Von 880 Verfahren, die 2020 beim Bundesverfassungsgericht eingingen und die sich gegen die mutmaßlich grundgesetzwidrigen Corona-Maßnahmen der Bundesregierung richteten, gaben die Karlsruher Verfassungsrichter genau 3 — in Worten: drei! — Anträgen statt. Das höchste deutsche Gericht legte vor wenigen Tagen seine Jahresstatistik für 2020 vor. Und die sollte Demokraten, aber auch Menschen, die auf ihre verfassungsmäßigen Grundrechte noch Wert legen, gleichermaßen beunruhigen. Beim Versuch, das Phänomen eines offenbar an den Bürgerrechten uninteressierten Bundesverfassungsgerichts zu erklären, stößt man immer wieder auf einen Namen: Stephan Harbarth. Der ist ein im wahrsten Sinne des Wortes parteiischer Richter.

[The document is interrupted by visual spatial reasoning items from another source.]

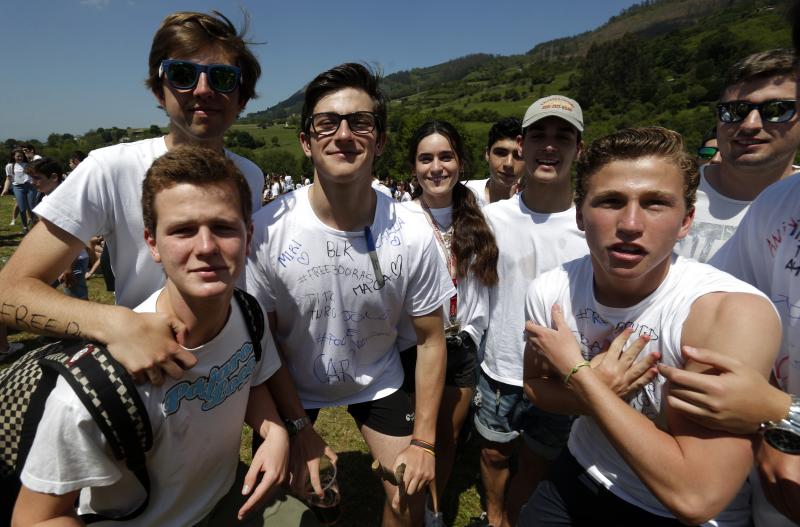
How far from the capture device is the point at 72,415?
1.49 m

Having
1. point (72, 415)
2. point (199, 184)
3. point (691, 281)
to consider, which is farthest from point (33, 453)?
point (691, 281)

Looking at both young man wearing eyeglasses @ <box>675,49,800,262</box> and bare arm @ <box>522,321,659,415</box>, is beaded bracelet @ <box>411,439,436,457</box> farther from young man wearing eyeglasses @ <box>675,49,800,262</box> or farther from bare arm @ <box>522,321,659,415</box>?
young man wearing eyeglasses @ <box>675,49,800,262</box>

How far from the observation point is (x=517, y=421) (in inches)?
128

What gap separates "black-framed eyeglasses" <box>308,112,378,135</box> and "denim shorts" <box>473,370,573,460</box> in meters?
2.23

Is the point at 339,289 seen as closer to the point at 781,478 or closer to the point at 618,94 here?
the point at 781,478

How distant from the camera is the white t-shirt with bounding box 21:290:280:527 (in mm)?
1501

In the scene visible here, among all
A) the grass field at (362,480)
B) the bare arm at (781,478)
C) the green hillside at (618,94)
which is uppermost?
the green hillside at (618,94)

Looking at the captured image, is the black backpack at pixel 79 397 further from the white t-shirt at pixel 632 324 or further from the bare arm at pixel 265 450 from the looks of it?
the white t-shirt at pixel 632 324

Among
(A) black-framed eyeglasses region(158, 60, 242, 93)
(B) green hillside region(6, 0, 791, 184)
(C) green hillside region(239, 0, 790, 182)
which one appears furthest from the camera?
(B) green hillside region(6, 0, 791, 184)

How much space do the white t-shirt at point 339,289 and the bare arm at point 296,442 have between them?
7.6 inches

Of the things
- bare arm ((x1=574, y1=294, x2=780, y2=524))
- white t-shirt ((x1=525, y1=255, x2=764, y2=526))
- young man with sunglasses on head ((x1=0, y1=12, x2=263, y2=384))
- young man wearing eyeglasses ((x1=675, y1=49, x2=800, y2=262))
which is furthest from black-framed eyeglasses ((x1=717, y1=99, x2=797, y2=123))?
young man with sunglasses on head ((x1=0, y1=12, x2=263, y2=384))

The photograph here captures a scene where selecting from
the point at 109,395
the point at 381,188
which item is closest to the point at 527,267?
the point at 109,395

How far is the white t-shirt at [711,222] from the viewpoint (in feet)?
9.07

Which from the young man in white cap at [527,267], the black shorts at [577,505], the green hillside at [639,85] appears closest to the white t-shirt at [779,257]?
the black shorts at [577,505]
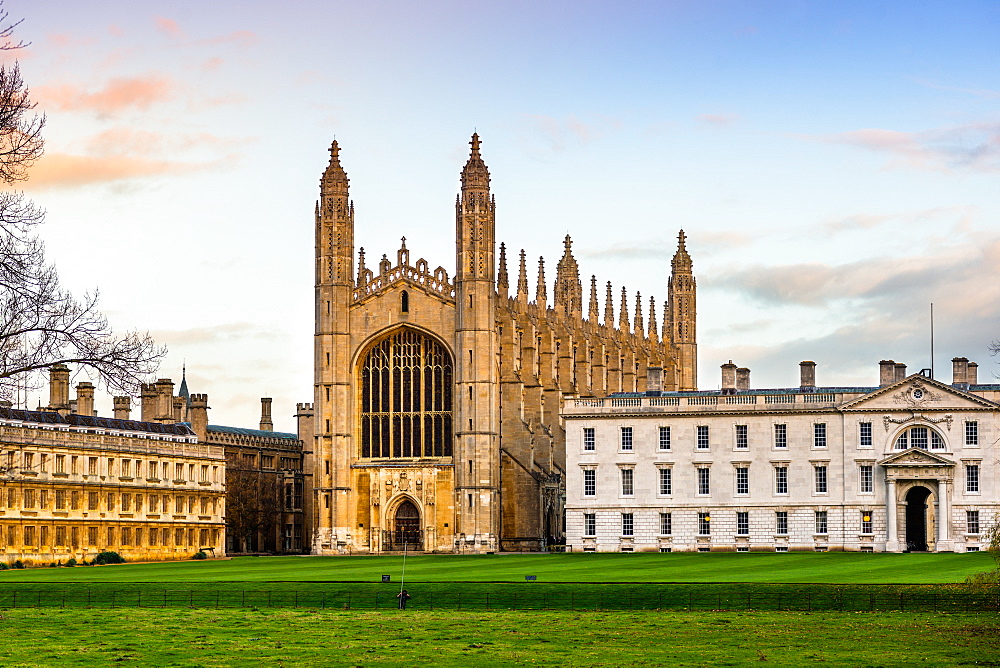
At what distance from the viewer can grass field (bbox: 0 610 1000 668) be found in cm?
3519

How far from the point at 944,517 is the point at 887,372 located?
8.74m

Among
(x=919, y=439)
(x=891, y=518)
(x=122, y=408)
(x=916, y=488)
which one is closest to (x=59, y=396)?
(x=122, y=408)

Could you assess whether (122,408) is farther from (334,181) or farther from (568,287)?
(568,287)

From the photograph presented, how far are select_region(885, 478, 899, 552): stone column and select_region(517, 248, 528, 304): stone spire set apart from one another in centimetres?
2876

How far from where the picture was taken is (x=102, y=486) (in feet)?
305

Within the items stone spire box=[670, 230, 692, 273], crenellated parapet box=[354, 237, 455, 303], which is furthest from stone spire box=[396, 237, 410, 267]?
stone spire box=[670, 230, 692, 273]

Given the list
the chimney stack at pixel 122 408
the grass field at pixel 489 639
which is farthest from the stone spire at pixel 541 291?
the grass field at pixel 489 639

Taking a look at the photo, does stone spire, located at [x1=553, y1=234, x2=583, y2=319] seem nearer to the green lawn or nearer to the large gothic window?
the large gothic window

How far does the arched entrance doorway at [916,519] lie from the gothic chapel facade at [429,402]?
21537 mm

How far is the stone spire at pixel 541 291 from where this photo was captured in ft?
355

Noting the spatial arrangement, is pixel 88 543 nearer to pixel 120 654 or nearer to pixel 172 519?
pixel 172 519

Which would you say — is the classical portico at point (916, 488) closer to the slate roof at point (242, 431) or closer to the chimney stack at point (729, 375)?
the chimney stack at point (729, 375)

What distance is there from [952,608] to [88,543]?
183 feet

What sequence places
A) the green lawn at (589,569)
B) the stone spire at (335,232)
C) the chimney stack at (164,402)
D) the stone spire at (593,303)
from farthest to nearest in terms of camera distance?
1. the stone spire at (593,303)
2. the chimney stack at (164,402)
3. the stone spire at (335,232)
4. the green lawn at (589,569)
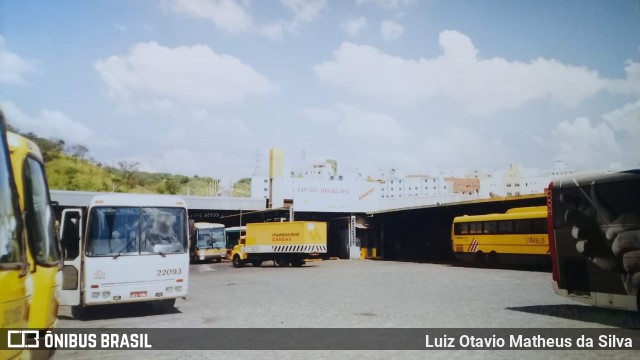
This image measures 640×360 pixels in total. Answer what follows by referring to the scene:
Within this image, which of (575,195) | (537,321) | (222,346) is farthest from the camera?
(575,195)

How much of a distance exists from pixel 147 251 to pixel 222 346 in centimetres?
439

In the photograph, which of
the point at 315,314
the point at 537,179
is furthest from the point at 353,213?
the point at 537,179

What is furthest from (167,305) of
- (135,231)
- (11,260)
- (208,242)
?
(208,242)

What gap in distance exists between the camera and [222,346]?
7.58 metres

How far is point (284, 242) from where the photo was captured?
102 feet

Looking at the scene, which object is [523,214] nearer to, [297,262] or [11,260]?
[297,262]

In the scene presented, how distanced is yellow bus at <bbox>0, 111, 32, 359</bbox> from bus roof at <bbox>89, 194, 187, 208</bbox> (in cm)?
743

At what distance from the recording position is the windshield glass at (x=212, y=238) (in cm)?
3781

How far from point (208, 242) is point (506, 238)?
77.7 ft

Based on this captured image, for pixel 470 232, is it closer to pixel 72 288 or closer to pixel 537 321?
pixel 537 321

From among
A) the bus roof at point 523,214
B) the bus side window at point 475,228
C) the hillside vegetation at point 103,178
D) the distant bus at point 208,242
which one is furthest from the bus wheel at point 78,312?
the hillside vegetation at point 103,178

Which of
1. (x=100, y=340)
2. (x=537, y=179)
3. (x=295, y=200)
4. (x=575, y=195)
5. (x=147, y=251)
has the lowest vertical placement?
(x=100, y=340)

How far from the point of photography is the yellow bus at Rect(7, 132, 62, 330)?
432 cm

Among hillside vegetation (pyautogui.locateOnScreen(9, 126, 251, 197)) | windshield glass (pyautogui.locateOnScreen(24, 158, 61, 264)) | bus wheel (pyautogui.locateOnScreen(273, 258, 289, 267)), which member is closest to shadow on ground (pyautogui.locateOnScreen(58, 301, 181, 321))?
windshield glass (pyautogui.locateOnScreen(24, 158, 61, 264))
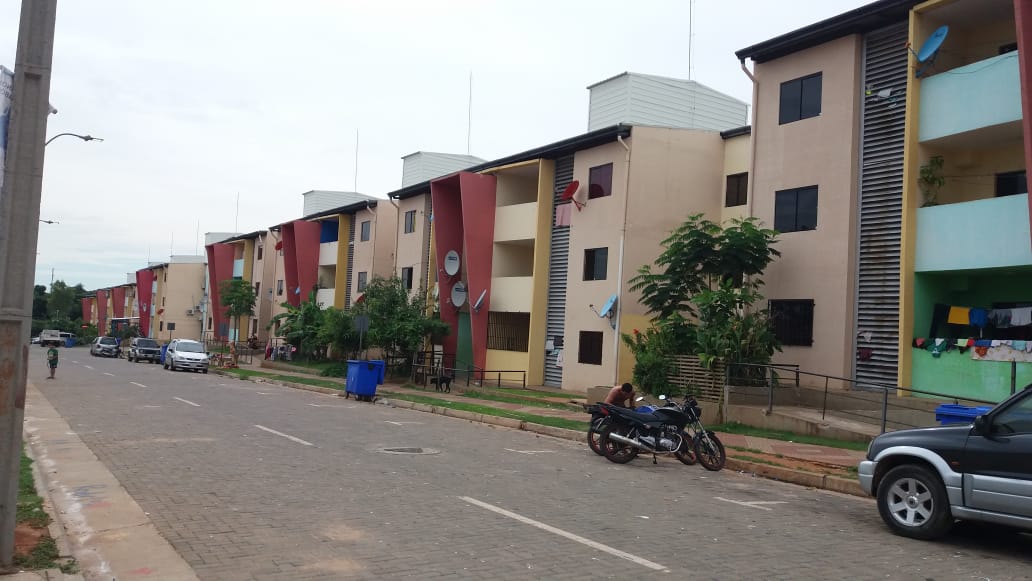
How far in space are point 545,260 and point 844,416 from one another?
15.9 m

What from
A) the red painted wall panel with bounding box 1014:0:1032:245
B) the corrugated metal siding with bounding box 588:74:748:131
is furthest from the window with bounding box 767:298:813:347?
the corrugated metal siding with bounding box 588:74:748:131

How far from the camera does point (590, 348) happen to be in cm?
2919

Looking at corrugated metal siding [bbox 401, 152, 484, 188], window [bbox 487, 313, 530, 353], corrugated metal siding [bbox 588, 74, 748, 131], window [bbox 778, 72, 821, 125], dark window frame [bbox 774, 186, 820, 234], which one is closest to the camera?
dark window frame [bbox 774, 186, 820, 234]

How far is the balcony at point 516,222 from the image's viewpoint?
33.0 m

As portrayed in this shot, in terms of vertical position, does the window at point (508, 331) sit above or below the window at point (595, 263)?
below

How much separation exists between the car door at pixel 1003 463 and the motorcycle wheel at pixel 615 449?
234 inches

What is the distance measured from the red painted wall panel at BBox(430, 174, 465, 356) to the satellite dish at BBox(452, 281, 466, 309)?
796 mm

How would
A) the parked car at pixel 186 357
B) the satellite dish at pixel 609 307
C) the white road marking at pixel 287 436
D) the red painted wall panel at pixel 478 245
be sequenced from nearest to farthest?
the white road marking at pixel 287 436 → the satellite dish at pixel 609 307 → the red painted wall panel at pixel 478 245 → the parked car at pixel 186 357

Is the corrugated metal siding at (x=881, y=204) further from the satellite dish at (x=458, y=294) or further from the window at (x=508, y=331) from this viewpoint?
the satellite dish at (x=458, y=294)

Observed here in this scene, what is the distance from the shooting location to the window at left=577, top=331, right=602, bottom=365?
28719 mm

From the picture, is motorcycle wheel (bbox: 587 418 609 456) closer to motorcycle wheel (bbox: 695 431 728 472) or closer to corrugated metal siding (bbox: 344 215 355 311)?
motorcycle wheel (bbox: 695 431 728 472)

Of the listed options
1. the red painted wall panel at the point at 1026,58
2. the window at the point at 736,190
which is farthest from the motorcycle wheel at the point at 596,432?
the window at the point at 736,190

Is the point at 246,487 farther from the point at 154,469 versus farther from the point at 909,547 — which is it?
the point at 909,547

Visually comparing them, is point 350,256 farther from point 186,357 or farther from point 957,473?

Schon mal von Stephan Harbarth gehört? Harbarth war Bundestagsabgeordneter der CDU. Als solcher also ein im wahrsten Sinne des Wortes „parteiischer“ Bürger. Seit Frühjahr 2020 ist Harbarth Chef des Bundesverfassungsgerichts und damit oberster Richter der Bundesrepublik Deutschland. Also seit dem Inkrafttreten der — zumindest verfassungsrechtlich fragwürdigen — Corona-Maßnahmen der deutschen Regierung.
Den Posten bekam er nicht zufällig. Selbst der deutsche Mainstream bezeichnete Harbarth frei raus als „Merkels Mann für Karlsruhe“. Angela Merkel machte sich persönlich dafür stark, das völlig unabhängige und objektive „Pöstchen“ in Karlsruhe an einen Vasallen zu vergeben. Merkels Mann war nämlich nicht irgendwer, sondern stellvertretender Fraktionsvorsitzender der CDU im Bundestag. So viel zum Thema Gewaltentrennung, Kids!
Stephan Harbarth saß zuvor noch als CDUler im Bundestag, kommt aus Schriesheim, also Heidelberg, ist Honorarprofessor an der Uni Heidelberg und: Stephan Harbarth demonstriert uns allen ganz wunderbar, was in diesem Land faulig riecht.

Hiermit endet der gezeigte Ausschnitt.